The CPSC’s civil penalty landscape changed on March 25, 2016 when the CPSC entered a settlement agreement with Chinese entities Gree Electric Appliances, Inc., of Zuhai and Hong Kong Gree Electric Appliances Sales Co., Ltd., along with their U.S. affiliate Gree USA Sales, Ltd., (collectively “Gree”), with Gree agreeing to pay a staggering $15.45 million. 

CPSC alleged that Gree manufactured, imported, and sold roughly 2.5 million defective dehumidifiers to U.S. consumers, each posing an unreasonable risk of injury based on smoke and burn hazards.  The CPSC charged Gree with knowingly failing to immediately report such defects in violation of CPSA Section 19(a)(4).  The CPSC further alleged that, despite knowing that the dehumidifiers did not comply with UL flammability standards, Gree sold the dehumidifiers bearing the UL certification mark and falsely represented to the CPSC that the dehumidifiers complied with the UL standards in violation of both CPSA Sections 19(a)(12) and 19(a)(13).  Although declining to admit to the CPSC’s charges, Gree ultimately accepted a settlement agreement that amounted to $15.45 million in fines and consented to an internal compliance program designed to ensure conformity with the U.S. product safety laws. 

In the last decade, the CPSC has predominantly imposed civil penalties based on a company’s failure to immediately report defects that could create a substantial product hazard or that pose an unreasonable risk of death or serious injury.  See 15 U.S.C. § 2064.  In 2015, for instance, all eight civil penalties that the CPSC issued were based almost exclusively on the company’s alleged failure to immediately report defects.

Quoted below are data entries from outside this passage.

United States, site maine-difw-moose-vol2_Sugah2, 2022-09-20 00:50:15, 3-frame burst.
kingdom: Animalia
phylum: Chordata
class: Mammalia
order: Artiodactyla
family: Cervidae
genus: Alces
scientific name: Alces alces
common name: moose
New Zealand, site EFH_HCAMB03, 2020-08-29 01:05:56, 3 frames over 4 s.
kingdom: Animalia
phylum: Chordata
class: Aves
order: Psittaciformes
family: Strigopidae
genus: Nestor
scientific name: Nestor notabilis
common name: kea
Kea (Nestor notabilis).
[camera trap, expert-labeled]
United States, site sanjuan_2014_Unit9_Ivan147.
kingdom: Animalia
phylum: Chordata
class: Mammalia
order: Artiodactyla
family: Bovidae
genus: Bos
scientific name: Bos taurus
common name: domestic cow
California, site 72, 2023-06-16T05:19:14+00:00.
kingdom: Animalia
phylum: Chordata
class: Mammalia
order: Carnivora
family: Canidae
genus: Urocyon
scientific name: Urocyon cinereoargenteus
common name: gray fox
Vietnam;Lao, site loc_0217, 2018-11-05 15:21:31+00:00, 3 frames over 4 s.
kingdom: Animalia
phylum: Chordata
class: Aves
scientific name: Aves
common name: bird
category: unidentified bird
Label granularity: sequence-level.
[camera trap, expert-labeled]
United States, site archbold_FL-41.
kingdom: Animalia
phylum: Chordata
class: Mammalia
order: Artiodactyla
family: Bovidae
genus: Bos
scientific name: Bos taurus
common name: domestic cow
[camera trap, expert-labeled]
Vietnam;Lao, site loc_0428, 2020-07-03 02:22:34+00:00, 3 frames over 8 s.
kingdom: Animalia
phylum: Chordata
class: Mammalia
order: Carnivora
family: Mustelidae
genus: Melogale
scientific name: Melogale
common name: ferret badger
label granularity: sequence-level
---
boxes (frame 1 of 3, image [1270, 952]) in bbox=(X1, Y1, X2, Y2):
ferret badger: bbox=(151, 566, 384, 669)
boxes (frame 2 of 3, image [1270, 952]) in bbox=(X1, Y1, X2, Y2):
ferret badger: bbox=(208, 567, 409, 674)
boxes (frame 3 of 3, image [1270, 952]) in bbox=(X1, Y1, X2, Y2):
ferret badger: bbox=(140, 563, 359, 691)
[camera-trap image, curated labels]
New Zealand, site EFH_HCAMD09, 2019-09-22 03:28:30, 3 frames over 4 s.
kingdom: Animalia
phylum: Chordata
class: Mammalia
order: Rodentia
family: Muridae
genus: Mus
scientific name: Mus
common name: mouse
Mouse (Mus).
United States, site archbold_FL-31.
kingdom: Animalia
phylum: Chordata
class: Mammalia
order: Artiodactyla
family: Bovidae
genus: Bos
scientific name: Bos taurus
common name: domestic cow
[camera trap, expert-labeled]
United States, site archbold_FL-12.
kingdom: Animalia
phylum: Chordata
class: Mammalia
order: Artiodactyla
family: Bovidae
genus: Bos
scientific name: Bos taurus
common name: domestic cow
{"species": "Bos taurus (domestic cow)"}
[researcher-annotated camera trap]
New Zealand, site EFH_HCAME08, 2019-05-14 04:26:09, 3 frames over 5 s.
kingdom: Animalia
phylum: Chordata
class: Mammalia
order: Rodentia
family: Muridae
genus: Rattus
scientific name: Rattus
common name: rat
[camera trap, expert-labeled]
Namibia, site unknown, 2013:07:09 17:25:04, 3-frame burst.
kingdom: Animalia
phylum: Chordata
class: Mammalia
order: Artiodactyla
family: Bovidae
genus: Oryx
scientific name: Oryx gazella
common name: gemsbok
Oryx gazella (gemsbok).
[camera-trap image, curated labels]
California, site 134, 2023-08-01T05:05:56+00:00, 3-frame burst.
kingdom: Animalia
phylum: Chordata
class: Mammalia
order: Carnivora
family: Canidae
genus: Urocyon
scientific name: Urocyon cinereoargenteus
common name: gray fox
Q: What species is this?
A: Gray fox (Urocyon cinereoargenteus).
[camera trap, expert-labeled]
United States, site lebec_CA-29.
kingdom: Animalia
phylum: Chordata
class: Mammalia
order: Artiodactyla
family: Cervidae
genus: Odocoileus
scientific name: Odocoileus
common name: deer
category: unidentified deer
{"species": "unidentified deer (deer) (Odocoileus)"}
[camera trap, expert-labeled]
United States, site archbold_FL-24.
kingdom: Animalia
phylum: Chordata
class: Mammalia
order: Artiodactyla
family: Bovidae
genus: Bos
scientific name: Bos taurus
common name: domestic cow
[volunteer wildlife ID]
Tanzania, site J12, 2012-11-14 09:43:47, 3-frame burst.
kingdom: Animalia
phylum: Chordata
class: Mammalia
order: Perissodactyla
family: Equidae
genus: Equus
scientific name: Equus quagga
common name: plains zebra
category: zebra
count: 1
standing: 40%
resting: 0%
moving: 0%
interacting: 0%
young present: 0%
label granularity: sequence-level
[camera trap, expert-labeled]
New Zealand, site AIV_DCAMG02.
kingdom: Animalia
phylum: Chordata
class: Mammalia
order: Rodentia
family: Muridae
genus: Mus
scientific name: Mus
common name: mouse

The Gree settlement reflects not only the importance of timely reporting of hazards, but also the importance of ensuring products that are certified as being compliant with voluntary product safety standards, such as UL certifications, are based on proper testing and certification. It also serves as a reminder that the CPSC will take action to impose the maximum civil penalty available in the right circumstances.  Chairman Kaye underscored this point in a recent speech stating: “To remove any doubt as to whether we are sending a message that this kind of conduct will not be tolerated, we absolutely are sending that message. Companies behaving similarly should be prepared to pay similarly.”

The Gree settlement fires a warning shot to companies selling, manufacturing, or distributing consumer goods in the United States: meet your reporting and ensure product certifications are accurate under the U.S. consumer product safety laws or voluntary standards, or face record-high consequences.